Tuesday, August 28, 2012
Antibiotics in the News
The NIH recently reported an outbreak at the NIH hospitals where 11 patients died with infection caused by a KPC carbapenemase producing Klebsiella resistant to virtually all antibiotics. The outbreak was finally uncovered by DNA sequencing of all Klebsiella strains isolated either as part of the infection or from patients who were just carriers. This was an enormous effort but it did allow physicians and epidemiologists at the hospital to track the infection to help stem its spread. The story was picked up by several news outlets after its publication last week. This in turn led to the inevitable question – where are the new antibiotics we need to treat these infections?
This last question led to several subsequent reports including one from the Washington Post and a segment of the Diane Rehm show on NPR public radio. While most of the time on the Diane Rehm show was dedicated to understanding the outbreak, there was a brief segment on exploring where the new antibiotics are or are not. I was interviewed along with Ed Cox. I tried to make points around the difficulties with discovering new antibiotics, with the marketplace, with industry consolidation and with companies just dropping out of antibiotic R&D altogether. But I only got to 2-3 of these. Ed pointed out how the FDA is looking at accelerated and higher risk pathways for new products for these very resistant infections. I know that Ed also understands that we have to have feasible pathways for traditional development as well – but he didn’t get a chance to go there either.

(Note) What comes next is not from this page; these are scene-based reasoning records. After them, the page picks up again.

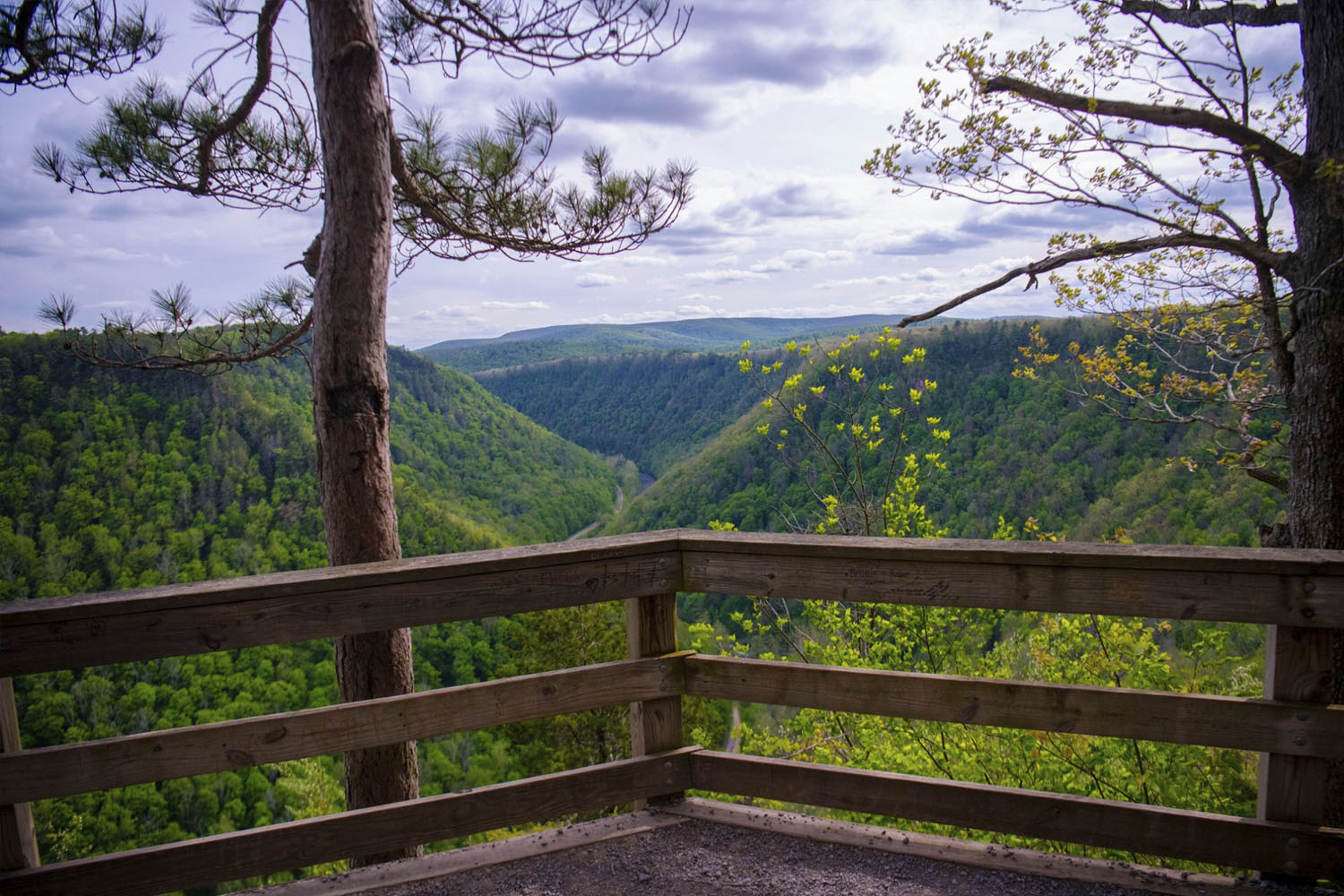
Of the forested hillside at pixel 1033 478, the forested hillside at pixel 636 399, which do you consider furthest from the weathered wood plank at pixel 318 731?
the forested hillside at pixel 636 399

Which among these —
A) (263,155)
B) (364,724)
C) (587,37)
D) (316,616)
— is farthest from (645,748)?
(263,155)

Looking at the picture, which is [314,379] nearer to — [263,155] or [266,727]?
[266,727]

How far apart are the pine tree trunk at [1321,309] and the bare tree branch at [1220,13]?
76 cm

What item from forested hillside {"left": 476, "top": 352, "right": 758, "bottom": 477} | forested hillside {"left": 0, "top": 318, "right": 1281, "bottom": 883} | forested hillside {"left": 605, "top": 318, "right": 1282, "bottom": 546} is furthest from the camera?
forested hillside {"left": 476, "top": 352, "right": 758, "bottom": 477}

At the same time, a Financial Times article highlighted how many pharmaceutical companies are negotiating their trial designs for registration of antibiotics for the market in Europe putting the FDA in second place. This emphasizes the risk that the US is running. If trial designs are negotiated in Europe where the development pathway for antibiotics remains reasonable and feasible (see my last blog on this), the US will be left in a take it or leave it position when these trials are completed. None of us want to be in that position. This is such a turnaround from the 1990s when EU was the conservative and more difficult regulatory agency and the FDA was more approachable and tried to make sure trials were feasible. But EU never got to the point where the FDA is now – requiring infeasible trials with endpoints that many physicians believe are clinically irrelevant and that I think are unnecessary.
Hopefully the FDA will act quickly to provide feasible and reasonable trial design paradigms for antibiotic approval here in the US. The fastest way for the FDA to accomplish this would be to rescind all previous guidance (again) and to harmonize with EU. Then they can slowly evolve away from that position if needed. But this strategy would give the industry, patients and physicians an immediate pathway forward that would be global. What is wrong with that idea? Why can’t we just do that? I hope to ask that question at the Brookings Institution in a couple of days.